# Frogs & Toads > Other Frogs & Toads >  Best Lighting for 75 Gallon Vivarium?

## AAron

Hello, I have decided tht I'm going to get the 75 gallon Tetrafauna Vivarium for my first big project. I am still going to try some of the local plants  for this Vivarium. Shout out to deranged chipmunk for the help on plants, I'm using some smaller variations. However, I am wondering about what light source would be good for the plants and animals in it. I am already sold on the animals. A pair of American Toads and Northern Leopard Frogs. I'm going to have some minnows in the water as well. For plants I'm going to use Periwinkle, Bamboo, Ribbon Grass, Dragons Tail Ferns, Duckweed, Yellow Flag Iris. I use Repti Glo 2.0 now for a 30 gallon that my Toad and Leopard Frog are in. Would that be good to use for this enclosure? How many clamp lamps should be used? What about a ceramic heater? Thanks
Here are the little guys
http://youtu.be/kojxa759IDQ


Sent from my iPhone using Tapatalk

----------


## bill

Can't beat led's, if you can afford it, but otherwise, aquatraders.com has excellent pricing on odyssea t5ho lighting. I would recommend the 48" 4 bulb with built in timer. One plug, two sets of programmable lights and even blue moonlight led's. I kept one over my 75 planted aquarium for years with excellent results. 


Education is the most powerful weapon we can use to change the world ~ Nelson Mandela

----------

Larry Wardog

----------


## AAron

Sounds like a great deal. The 48" 4 bulb with timer. I'll check that out! 


Sent from my iPhone using Tapatalk

----------


## AAron

This would save me money instead of buying 4 clamp lamps, 4 Light bulbs, an LED Lighting and a timer. It's all in one. I have one question though would I have to order special bulbs to replace the ones that come with it?

■ ■ ■ ■ ■ ■ ■

Directions:
1: In the forum thread, what size of aquarium did bill keep the recommended lighting over for years?
2: Please reproduce the part of the forum thread that opens with the words containing "Sounds like a" and closes with "come with it?".
The entries after this point are separate from the forum thread.

Dataset rows:
■ ■ ■ ■ ■ ■ ■

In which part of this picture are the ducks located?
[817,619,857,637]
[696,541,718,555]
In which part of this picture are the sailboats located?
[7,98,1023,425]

■ ■ ■ ■ ■ ■ ■

List of solutions:
1: A 75 planted aquarium.

2:
Sounds like a great deal. The 48" 4 bulb with timer. I'll check that out! 


Sent from my iPhone using Tapatalk

----------


## AAron

This would save me money instead of buying 4 clamp lamps, 4 Light bulbs, an LED Lighting and a timer. It's all in one. I have one question though would I have to order special bulbs to replace the ones that come with it?